━━━━━ Study text ━━━━━

The white matter is thought to allow liars to excel at deception, while grey matter puts on the moral brakes, keeping lying in check.

On the other end of the spectrum, children with autism, who have difficulty lying, have the opposite brain makeup: They have less white matter than individuals who lie more easily, previous research has shown.

Most of us lie for a reason. We tell "altruistic" lies, such as false compliments to make others feel good, or "selfish" lies, intended to help us achieve some personal gain, says Stephen Porter, a forensic psychologist and professor at the University of British Columbia-Okanagan.

But pathological liars, he explains, fib frequently with no obvious motivation. They feel no embarrassment when they are caught out, and they are fully aware that their stories are false. "They simply are compelled to move on to telling the next tall tale," Dr. Porter says. What causes pathological lying is still a mystery, but it is a symptom of conditions like factitious disorder, when people fake illnesses, or psychopathy, when people lack conscience and empathy.

Certain types of criminals, such as hustlers and fraudsters, lie persistently to steal money or gain advantage. But their lying is typically motivated by greed, and is not necessarily pathological, he says.

Politicians may appear to be adept at lying; they have to think on their feet while using the powers of spin and persuasion to massage the truth. But contrary to the old canard that they are not to be trusted, "politicians as a group probably don't tell more direct lies than anyone else," Dr. Porter says.

"However," he added, "the best politicians are able to gain credibility through their demeanour, language and even physical appearance, such that even when using deception they seem highly trustworthy."

So what's the best way to deal with habitual liars? Dr. Porter says calling them out on their lies doesn't help. "They simply maintain the false story even in the face of overwhelming evidence, or continue to lie about something else," he says. "The only way to deal with such an individual is to avoid them and take their words in general with a grain of salt."

Lies and more lies

The for-no-good-reason liar

No one would have scoffed at Paul Ryan's 4:01 marathon time, yet the vice-presidential candidate told a radio interviewer his personal best time was under three hours. He was quickly busted by Runner's World. (Some wag built a Paul Ryan Time Calculator online to convert average marathon time to something more impressive.) The rest of us wondered why he bothered spinning such a trivial fib.

━━━━━

### Aim of the task
Copy out the stretch of the lying text from "Certain types of" through "pathological, he says.", renaming "fraudsters" as "swindlers". The lines that follow have no connection to the text about lying.

━━━━━ Source data ━━━━━

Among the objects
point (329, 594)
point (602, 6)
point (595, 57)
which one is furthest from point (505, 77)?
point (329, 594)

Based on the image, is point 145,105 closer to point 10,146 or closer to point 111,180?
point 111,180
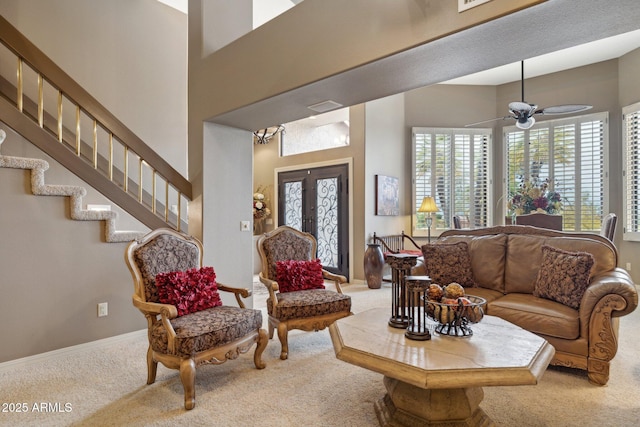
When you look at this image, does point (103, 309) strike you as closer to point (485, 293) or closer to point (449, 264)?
point (449, 264)

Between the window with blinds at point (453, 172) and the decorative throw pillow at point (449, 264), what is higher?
the window with blinds at point (453, 172)

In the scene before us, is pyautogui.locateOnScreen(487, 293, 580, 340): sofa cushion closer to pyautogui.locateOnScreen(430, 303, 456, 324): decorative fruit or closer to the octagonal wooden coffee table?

━━━━━

### Expected output
Certain types of criminals, such as hustlers and swindlers, lie persistently to steal money or gain advantage. But their lying is typically motivated by greed, and is not necessarily pathological, he says.